Work to complete:
Set down the entries exactly. No line may differ from its source.

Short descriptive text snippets
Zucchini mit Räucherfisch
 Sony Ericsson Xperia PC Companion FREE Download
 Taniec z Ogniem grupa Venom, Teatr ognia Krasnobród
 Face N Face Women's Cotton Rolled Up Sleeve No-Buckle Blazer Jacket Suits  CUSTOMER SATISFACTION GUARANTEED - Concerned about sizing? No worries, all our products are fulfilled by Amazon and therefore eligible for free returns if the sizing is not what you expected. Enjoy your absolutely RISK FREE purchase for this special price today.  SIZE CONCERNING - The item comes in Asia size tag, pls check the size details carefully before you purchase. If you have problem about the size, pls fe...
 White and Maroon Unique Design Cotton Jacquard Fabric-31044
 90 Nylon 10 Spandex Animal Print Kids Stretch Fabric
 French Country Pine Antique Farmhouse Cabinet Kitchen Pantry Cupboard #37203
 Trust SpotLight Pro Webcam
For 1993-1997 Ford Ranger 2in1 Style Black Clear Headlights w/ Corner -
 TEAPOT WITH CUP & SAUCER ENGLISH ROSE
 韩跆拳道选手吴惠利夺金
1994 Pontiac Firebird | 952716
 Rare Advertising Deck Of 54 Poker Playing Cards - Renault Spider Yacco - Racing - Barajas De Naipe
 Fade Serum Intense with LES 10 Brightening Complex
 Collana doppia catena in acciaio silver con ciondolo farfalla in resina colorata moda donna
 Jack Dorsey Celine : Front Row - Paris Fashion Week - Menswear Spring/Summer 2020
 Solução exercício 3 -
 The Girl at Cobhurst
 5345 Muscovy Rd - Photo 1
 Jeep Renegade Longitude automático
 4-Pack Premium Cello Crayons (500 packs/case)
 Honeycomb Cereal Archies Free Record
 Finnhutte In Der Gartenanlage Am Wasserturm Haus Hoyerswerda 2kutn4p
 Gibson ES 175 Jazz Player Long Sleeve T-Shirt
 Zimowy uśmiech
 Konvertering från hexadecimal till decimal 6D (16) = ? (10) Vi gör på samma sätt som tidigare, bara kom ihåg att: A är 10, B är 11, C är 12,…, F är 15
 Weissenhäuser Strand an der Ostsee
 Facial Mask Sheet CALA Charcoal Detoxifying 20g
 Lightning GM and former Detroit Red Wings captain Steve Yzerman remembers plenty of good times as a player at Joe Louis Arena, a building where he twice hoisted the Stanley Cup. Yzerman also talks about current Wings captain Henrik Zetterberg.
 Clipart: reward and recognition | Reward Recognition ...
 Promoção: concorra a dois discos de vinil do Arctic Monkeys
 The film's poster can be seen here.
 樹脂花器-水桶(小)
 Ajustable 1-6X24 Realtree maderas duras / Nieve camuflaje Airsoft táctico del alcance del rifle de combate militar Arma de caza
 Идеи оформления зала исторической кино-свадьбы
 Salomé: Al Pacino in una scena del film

Response area:
Zucchini mit Räucherfisch
 Sony Ericsson Xperia PC Companion FREE Download
 Taniec z Ogniem grupa Venom, Teatr ognia Krasnobród
 Face N Face Women's Cotton Rolled Up Sleeve No-Buckle Blazer Jacket Suits  CUSTOMER SATISFACTION GUARANTEED - Concerned about sizing? No worries, all our products are fulfilled by Amazon and therefore eligible for free returns if the sizing is not what you expected. Enjoy your absolutely RISK FREE purchase for this special price today.  SIZE CONCERNING - The item comes in Asia size tag, pls check the size details carefully before you purchase. If you have problem about the size, pls fe...
 White and Maroon Unique Design Cotton Jacquard Fabric-31044
 90 Nylon 10 Spandex Animal Print Kids Stretch Fabric
 French Country Pine Antique Farmhouse Cabinet Kitchen Pantry Cupboard #37203
 Trust SpotLight Pro Webcam
For 1993-1997 Ford Ranger 2in1 Style Black Clear Headlights w/ Corner -
 TEAPOT WITH CUP & SAUCER ENGLISH ROSE
 韩跆拳道选手吴惠利夺金
1994 Pontiac Firebird | 952716
 Rare Advertising Deck Of 54 Poker Playing Cards - Renault Spider Yacco - Racing - Barajas De Naipe
 Fade Serum Intense with LES 10 Brightening Complex
 Collana doppia catena in acciaio silver con ciondolo farfalla in resina colorata moda donna
 Jack Dorsey Celine : Front Row - Paris Fashion Week - Menswear Spring/Summer 2020
 Solução exercício 3 -
 The Girl at Cobhurst
 5345 Muscovy Rd - Photo 1
 Jeep Renegade Longitude automático
 4-Pack Premium Cello Crayons (500 packs/case)
 Honeycomb Cereal Archies Free Record
 Finnhutte In Der Gartenanlage Am Wasserturm Haus Hoyerswerda 2kutn4p
 Gibson ES 175 Jazz Player Long Sleeve T-Shirt
 Zimowy uśmiech
 Konvertering från hexadecimal till decimal 6D (16) = ? (10) Vi gör på samma sätt som tidigare, bara kom ihåg att: A är 10, B är 11, C är 12,…, F är 15
 Weissenhäuser Strand an der Ostsee
 Facial Mask Sheet CALA Charcoal Detoxifying 20g
 Lightning GM and former Detroit Red Wings captain Steve Yzerman remembers plenty of good times as a player at Joe Louis Arena, a building where he twice hoisted the Stanley Cup. Yzerman also talks about current Wings captain Henrik Zetterberg.
 Clipart: reward and recognition | Reward Recognition ...
 Promoção: concorra a dois discos de vinil do Arctic Monkeys
 The film's poster can be seen here.
 樹脂花器-水桶(小)
 Ajustable 1-6X24 Realtree maderas duras / Nieve camuflaje Airsoft táctico del alcance del rifle de combate militar Arma de caza
 Идеи оформления зала исторической кино-свадьбы
 Salomé: Al Pacino in una scena del film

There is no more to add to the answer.